Give again the line that contains "Bounded concentration space does" and every line after it to the end of the records. Keep them exactly as they are and add nothing.

Given data:
----------

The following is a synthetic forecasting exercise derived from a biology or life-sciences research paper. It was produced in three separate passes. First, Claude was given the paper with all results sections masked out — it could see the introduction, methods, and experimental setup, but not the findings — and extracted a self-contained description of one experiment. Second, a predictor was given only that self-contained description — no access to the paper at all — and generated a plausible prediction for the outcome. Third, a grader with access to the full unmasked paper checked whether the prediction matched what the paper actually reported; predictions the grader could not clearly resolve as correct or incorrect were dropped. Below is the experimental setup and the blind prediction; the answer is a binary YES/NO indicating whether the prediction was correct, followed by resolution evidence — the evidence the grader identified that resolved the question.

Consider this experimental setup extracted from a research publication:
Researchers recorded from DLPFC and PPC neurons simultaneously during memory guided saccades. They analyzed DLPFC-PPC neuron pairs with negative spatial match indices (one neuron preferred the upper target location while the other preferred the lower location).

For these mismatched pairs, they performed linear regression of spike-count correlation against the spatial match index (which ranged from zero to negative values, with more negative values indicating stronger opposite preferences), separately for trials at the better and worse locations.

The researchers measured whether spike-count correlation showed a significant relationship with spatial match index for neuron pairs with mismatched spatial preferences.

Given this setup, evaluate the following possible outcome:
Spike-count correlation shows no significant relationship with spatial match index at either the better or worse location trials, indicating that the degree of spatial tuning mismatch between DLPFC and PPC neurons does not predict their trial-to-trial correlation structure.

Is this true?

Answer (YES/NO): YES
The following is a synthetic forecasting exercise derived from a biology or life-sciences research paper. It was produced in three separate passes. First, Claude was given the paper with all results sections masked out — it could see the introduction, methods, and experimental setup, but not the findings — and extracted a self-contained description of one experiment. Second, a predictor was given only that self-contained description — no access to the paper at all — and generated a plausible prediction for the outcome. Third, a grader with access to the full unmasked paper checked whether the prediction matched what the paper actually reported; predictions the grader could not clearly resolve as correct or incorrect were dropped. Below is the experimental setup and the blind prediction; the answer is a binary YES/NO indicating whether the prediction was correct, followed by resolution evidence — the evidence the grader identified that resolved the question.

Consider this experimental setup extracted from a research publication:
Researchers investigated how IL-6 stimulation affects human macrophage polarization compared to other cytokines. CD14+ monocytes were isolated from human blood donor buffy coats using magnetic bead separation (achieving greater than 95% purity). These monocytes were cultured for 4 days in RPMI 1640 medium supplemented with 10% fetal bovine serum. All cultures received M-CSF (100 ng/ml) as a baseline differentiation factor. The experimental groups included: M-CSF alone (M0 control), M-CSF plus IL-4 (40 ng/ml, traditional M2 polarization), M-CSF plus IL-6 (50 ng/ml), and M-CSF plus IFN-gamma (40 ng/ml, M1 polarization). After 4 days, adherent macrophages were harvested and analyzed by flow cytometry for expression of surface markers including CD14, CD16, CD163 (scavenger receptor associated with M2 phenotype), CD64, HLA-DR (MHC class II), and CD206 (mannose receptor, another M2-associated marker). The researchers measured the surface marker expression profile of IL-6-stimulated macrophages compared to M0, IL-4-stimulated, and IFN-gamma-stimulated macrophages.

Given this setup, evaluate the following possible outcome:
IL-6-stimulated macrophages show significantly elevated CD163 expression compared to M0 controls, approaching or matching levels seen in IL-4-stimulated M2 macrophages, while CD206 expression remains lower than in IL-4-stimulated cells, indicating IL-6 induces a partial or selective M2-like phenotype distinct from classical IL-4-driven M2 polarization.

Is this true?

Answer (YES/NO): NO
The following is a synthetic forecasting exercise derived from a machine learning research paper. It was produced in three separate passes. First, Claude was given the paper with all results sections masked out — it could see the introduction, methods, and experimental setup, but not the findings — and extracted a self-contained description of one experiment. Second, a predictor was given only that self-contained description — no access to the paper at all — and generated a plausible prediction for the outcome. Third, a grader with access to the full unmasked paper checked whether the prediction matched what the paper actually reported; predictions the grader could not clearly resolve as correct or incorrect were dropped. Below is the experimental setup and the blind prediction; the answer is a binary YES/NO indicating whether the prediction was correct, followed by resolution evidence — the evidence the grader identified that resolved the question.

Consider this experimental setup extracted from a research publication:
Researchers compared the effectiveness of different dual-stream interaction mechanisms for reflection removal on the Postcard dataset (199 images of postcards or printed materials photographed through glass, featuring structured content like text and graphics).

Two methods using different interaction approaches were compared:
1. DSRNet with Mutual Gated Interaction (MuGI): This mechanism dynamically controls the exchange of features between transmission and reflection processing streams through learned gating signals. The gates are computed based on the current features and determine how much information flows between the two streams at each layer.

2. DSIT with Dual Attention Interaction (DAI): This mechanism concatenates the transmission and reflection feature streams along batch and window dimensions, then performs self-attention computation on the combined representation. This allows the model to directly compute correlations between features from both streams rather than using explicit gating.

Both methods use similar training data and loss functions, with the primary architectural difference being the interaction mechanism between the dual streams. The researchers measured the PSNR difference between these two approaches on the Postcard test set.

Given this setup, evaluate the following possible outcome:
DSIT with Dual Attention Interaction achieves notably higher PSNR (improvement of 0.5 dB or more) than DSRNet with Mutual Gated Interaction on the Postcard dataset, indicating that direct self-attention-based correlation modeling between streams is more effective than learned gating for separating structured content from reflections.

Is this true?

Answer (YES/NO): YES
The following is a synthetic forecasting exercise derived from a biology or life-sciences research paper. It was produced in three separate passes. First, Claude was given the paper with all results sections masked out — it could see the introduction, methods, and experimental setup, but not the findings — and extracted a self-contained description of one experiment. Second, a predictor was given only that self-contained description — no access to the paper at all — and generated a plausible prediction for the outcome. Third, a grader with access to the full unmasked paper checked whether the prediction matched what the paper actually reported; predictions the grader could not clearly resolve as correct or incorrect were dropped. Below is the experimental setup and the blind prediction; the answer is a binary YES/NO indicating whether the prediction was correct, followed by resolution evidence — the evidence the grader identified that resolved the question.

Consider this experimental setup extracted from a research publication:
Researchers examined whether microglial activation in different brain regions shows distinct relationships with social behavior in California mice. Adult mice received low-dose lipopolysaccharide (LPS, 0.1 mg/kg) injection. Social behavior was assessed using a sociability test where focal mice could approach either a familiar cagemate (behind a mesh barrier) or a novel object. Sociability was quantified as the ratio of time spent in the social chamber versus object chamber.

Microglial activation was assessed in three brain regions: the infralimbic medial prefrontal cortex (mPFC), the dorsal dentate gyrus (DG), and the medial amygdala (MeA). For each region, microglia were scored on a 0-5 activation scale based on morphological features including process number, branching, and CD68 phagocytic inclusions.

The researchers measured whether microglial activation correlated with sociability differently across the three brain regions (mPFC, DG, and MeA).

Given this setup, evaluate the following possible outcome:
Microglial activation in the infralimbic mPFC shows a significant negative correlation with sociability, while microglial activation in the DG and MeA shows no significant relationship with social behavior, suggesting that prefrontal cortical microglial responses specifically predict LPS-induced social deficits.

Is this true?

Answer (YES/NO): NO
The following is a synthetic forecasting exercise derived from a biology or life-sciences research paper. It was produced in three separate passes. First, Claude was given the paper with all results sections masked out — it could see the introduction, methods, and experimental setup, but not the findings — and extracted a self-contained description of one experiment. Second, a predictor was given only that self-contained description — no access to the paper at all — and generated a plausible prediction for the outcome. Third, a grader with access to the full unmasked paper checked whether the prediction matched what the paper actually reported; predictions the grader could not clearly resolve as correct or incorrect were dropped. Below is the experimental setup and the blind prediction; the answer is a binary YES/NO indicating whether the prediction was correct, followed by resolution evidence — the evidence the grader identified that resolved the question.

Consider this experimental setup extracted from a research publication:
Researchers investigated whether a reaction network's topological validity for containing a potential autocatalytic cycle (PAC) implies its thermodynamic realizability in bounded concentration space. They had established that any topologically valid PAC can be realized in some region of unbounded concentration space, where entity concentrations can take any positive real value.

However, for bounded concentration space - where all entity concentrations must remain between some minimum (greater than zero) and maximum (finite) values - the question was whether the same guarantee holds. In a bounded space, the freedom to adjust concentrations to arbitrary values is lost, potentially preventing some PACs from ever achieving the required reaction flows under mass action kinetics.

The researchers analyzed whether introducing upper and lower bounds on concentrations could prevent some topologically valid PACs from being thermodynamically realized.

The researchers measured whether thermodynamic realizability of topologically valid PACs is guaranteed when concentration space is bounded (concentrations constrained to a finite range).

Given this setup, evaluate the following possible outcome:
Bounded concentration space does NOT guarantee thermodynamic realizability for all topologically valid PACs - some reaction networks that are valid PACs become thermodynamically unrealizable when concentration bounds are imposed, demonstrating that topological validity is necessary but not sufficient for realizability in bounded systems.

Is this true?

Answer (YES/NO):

----------

Response to this exercise:
Bounded concentration space does NOT guarantee thermodynamic realizability for all topologically valid PACs - some reaction networks that are valid PACs become thermodynamically unrealizable when concentration bounds are imposed, demonstrating that topological validity is necessary but not sufficient for realizability in bounded systems.

Is this true?

Answer (YES/NO):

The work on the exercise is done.